A Zurich, l’exposition « Out of Sea ? : the plastic garbage project » au musée du design aborde le cycle de vie du plastique à travers l’exemple des « garbage patchs », ces continents de déchets formés au large des océans. L’occasion de questionner l’impact sur la vie marine d’un matériau dont la longévité pose problème.

En 1997, le navigateur Charles Moore découvrait un continent de plastique de plusieurs millions de km2 au large du Pacifique. Depuis, on sait que des « Garbage patchs » se sont aussi formés sous l’effet des courants marins dans le Pacifique sud, l’Atlantique et l’Océan Indien.

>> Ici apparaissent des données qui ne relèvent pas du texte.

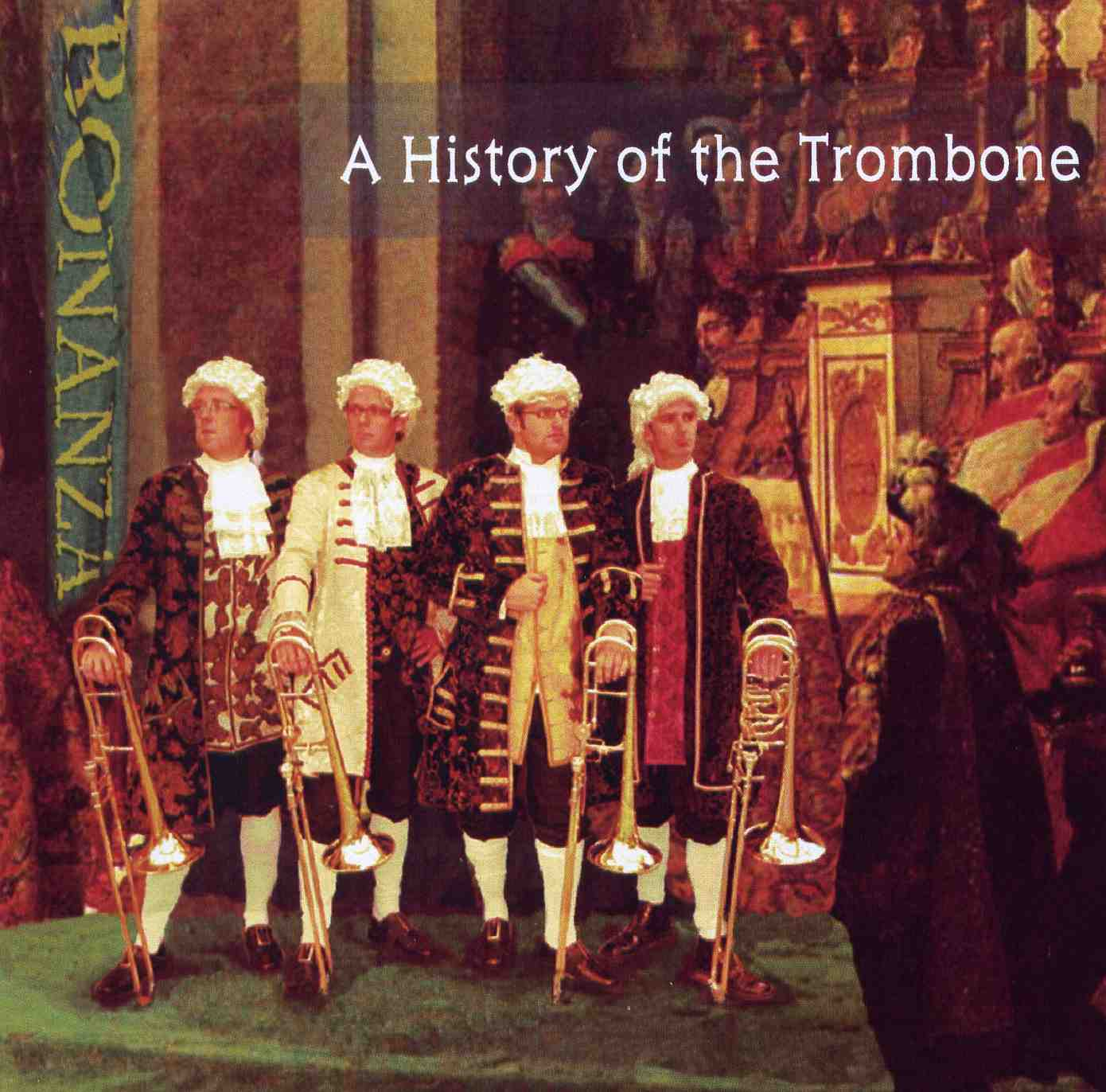 BonaNZa: A History of the Trombone - CD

Spectaculaires, vertigineuses, ces poubelles flottantes ont très largement frappé l’esprit du grand public, jusqu’à devenir l’emblème d’un système de production fondé sur le gaspillage et l’obsolescence.

Les déchets plastiques et leurs conséquences sur les mers

D’où le parti-pris du Museum für Gestaltung (musée du design) à Zürich : en faire le point de départ d’une exposition didactique (et gratuite) sur les matières plastiques. Distribuée autour d’un vaste amas de bouteilles, vieux bidons, emballages, jouets, etc., dont certains n’auront servi que quelques minutes ou quelques secondes avant d’être jetés, celle-ci aborde son sujet via l’énorme quantité de déchets absorbés chaque année par les milieux marins – soit 6,4 millions de tonnes, dont 80% provient du continent. Non biodégradables, ces déchets tapissent le fond des océans ou flottent à la surface (pour 15% d’entre eux), et se décomposent en particules de plus en plus fines. Conséquence : quand ils ne les tuent pas, ils sont ingurgités par les animaux marins et entrent dans la chaîne alimentaire…

Pour mieux donner la mesure du phénomène, le parcours de l’exposition dresse une sorte d’archéologie du présent : face aux vidéos, photographies, œuvres d’art et documents montrant la manière dont le plastique affecte la vie marine, sont exposés les objets les plus familiers. Certains sont tout au plus légèrement corrodés par le sel, d’autres se trouvent réduits à l’état de micro-éléments qu’on prendrait presque pour du sable. Cette volonté de coller au quotidien est la grande force du Plastic garbage project : elle montre que ce sont nos comportements quotidiens qui font des océans une vaste décharge…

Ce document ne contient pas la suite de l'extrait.